(Scene-based reasoning records)
- - - -

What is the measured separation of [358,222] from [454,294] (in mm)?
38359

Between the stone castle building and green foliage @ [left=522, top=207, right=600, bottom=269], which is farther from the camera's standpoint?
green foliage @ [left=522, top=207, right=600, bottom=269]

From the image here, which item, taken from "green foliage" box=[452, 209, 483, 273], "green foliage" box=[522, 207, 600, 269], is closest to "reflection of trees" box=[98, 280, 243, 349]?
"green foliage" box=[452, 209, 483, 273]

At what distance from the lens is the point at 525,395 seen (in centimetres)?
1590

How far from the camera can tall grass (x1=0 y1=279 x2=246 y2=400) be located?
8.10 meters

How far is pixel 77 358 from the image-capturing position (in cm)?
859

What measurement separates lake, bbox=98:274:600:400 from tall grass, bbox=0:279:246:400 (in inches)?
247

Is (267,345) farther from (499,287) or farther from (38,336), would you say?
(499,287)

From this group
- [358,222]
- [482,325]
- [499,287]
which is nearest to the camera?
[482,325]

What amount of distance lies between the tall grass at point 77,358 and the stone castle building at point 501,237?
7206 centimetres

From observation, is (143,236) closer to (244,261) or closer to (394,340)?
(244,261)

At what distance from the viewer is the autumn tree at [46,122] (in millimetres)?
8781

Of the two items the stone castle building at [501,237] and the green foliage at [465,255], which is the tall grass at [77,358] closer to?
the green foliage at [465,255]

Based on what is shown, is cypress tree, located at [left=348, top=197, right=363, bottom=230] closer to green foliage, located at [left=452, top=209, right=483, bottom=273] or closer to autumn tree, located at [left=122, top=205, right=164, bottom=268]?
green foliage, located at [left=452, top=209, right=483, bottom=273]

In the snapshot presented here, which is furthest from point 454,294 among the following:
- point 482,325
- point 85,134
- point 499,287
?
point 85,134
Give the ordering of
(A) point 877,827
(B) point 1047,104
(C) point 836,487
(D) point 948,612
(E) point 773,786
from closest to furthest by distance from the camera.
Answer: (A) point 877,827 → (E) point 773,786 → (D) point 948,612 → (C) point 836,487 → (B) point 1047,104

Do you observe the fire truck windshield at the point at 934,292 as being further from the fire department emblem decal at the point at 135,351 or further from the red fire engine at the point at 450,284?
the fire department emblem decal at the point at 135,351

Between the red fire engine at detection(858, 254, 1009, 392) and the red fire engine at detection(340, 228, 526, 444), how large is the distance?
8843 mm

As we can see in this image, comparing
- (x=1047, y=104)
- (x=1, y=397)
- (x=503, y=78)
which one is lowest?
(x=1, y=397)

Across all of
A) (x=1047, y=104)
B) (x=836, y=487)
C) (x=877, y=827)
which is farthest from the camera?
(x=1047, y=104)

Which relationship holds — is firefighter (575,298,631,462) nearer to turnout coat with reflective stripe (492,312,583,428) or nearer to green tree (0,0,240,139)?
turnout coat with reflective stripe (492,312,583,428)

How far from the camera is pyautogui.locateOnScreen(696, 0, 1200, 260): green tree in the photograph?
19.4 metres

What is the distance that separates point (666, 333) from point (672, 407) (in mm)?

- - - -

### [The problem]
Please put every line of the items above into a numbered list, leaving out the blank lines.

### [Exercise solution]
1. What is the measured separation of [358,222] from [454,294] (in mm)?
2. 38359
3. Between the stone castle building and green foliage @ [left=522, top=207, right=600, bottom=269], which is farther from the camera's standpoint?
4. green foliage @ [left=522, top=207, right=600, bottom=269]
5. From the image here, which item, taken from "green foliage" box=[452, 209, 483, 273], "green foliage" box=[522, 207, 600, 269], is closest to "reflection of trees" box=[98, 280, 243, 349]?
6. "green foliage" box=[452, 209, 483, 273]
7. At what distance from the lens is the point at 525,395 seen (in centimetres)?
8. 1590
9. How far from the camera can tall grass (x1=0 y1=279 x2=246 y2=400) be located?
10. 8.10 meters
11. How far is pixel 77 358 from the image-capturing position (in cm)?
12. 859
13. What measurement separates lake, bbox=98:274:600:400 from tall grass, bbox=0:279:246:400 (in inches)?
14. 247
15. Is (267,345) farther from (499,287) or farther from (38,336), would you say?
16. (499,287)
17. From this group
18. - [358,222]
19. - [482,325]
20. - [499,287]
21. which is nearest to the camera?
22. [482,325]
23. What amount of distance lies between the tall grass at point 77,358 and the stone castle building at point 501,237?
24. 7206 centimetres
25. From observation, is (143,236) closer to (244,261) or closer to (394,340)?
26. (244,261)
27. At what distance from the viewer is the autumn tree at [46,122] (in millimetres)?
28. 8781
29. Of the two items the stone castle building at [501,237] and the green foliage at [465,255], which is the tall grass at [77,358] closer to?
30. the green foliage at [465,255]
31. Based on what is shown, is cypress tree, located at [left=348, top=197, right=363, bottom=230] closer to green foliage, located at [left=452, top=209, right=483, bottom=273] or closer to autumn tree, located at [left=122, top=205, right=164, bottom=268]?
32. green foliage, located at [left=452, top=209, right=483, bottom=273]
33. In the snapshot presented here, which is furthest from point 454,294 among the following:
34. - point 482,325
35. - point 85,134
36. - point 499,287
37. ?
38. point 85,134
39. Give the ordering of
40. (A) point 877,827
41. (B) point 1047,104
42. (C) point 836,487
43. (D) point 948,612
44. (E) point 773,786
45. from closest to furthest by distance from the camera.
46. Answer: (A) point 877,827 → (E) point 773,786 → (D) point 948,612 → (C) point 836,487 → (B) point 1047,104
47. Do you observe the fire truck windshield at the point at 934,292 as being further from the fire department emblem decal at the point at 135,351 or further from the red fire engine at the point at 450,284?
48. the fire department emblem decal at the point at 135,351
49. Between the red fire engine at detection(858, 254, 1009, 392) and the red fire engine at detection(340, 228, 526, 444), how large is the distance?
50. 8843 mm
51. As we can see in this image, comparing
52. - (x=1047, y=104)
53. - (x=1, y=397)
54. - (x=503, y=78)
55. which one is lowest?
56. (x=1, y=397)
57. Across all of
58. A) (x=1047, y=104)
59. B) (x=836, y=487)
60. C) (x=877, y=827)
61. which is farthest from the camera?
62. (x=1047, y=104)
63. Which relationship holds — is firefighter (575,298,631,462) nearer to turnout coat with reflective stripe (492,312,583,428) or nearer to green tree (0,0,240,139)?
64. turnout coat with reflective stripe (492,312,583,428)
65. How far from the camera is pyautogui.locateOnScreen(696, 0, 1200, 260): green tree in the photograph?
66. 19.4 metres
67. What is the distance that separates point (666, 333) from point (672, 407) (in mm)?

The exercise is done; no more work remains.